> **Your objective**
Every entry below should be reproduced exactly, with all pictures left out.

> **Provided data**
┌──
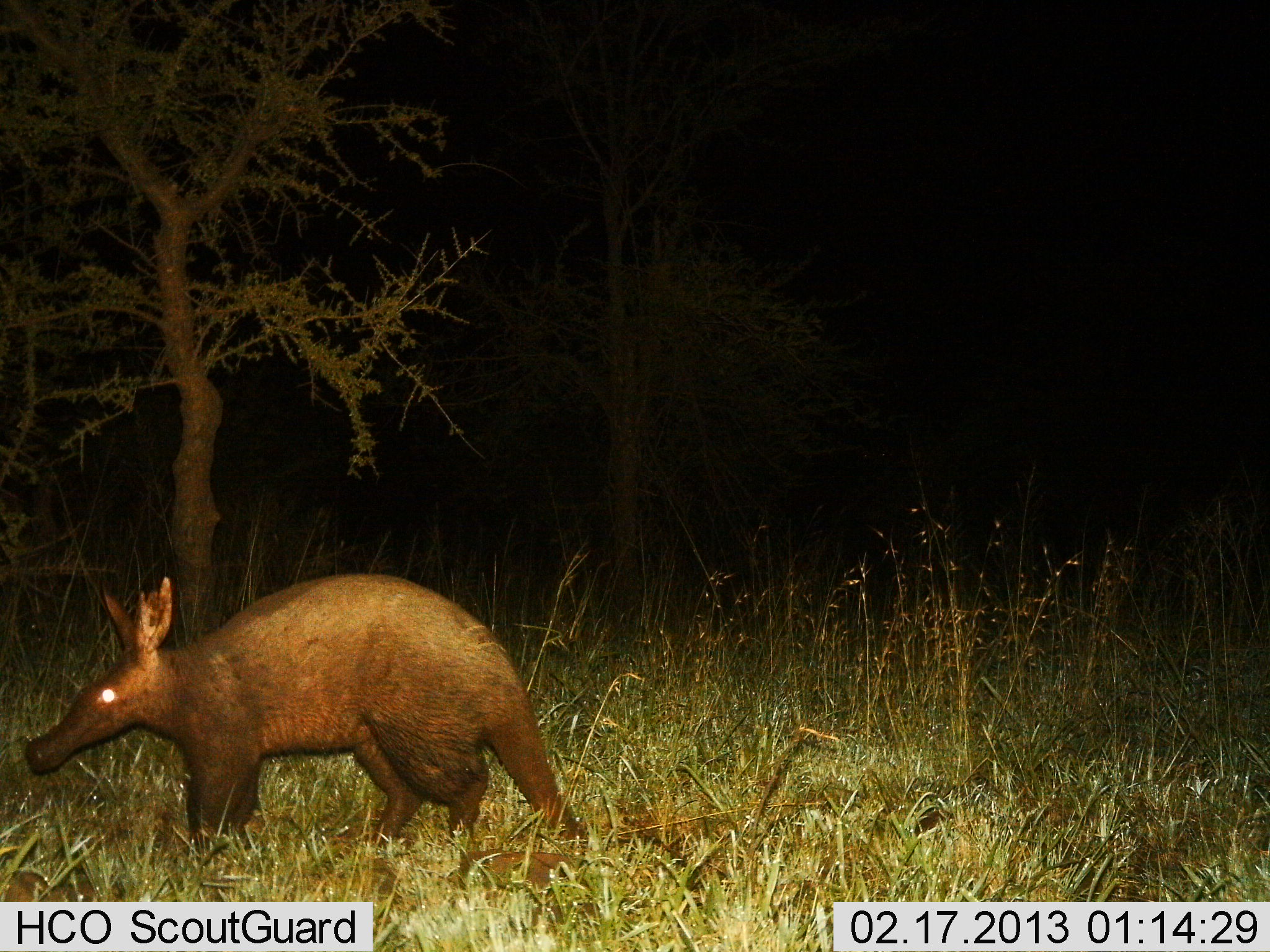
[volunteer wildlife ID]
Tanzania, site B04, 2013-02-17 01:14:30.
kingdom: Animalia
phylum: Chordata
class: Mammalia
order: Tubulidentata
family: Orycteropodidae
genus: Orycteropus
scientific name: Orycteropus afer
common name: aardvark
Aardvark (Orycteropus afer), count 1. Behavior (volunteer vote fractions): standing 72%, resting 0%, moving 25%, interacting 0%. Young present (vote fraction): 0%. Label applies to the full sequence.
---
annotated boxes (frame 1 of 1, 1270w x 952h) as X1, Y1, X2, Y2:
animal: 24, 574, 594, 871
└──
> **Final answer**
[volunteer wildlife ID]
Tanzania, site B04, 2013-02-17 01:14:30.
kingdom: Animalia
phylum: Chordata
class: Mammalia
order: Tubulidentata
family: Orycteropodidae
genus: Orycteropus
scientific name: Orycteropus afer
common name: aardvark
Aardvark (Orycteropus afer), count 1. Behavior (volunteer vote fractions): standing 72%, resting 0%, moving 25%, interacting 0%. Young present (vote fraction): 0%. Label applies to the full sequence.
---
annotated boxes (frame 1 of 1, 1270w x 952h) as X1, Y1, X2, Y2:
animal: 24, 574, 594, 871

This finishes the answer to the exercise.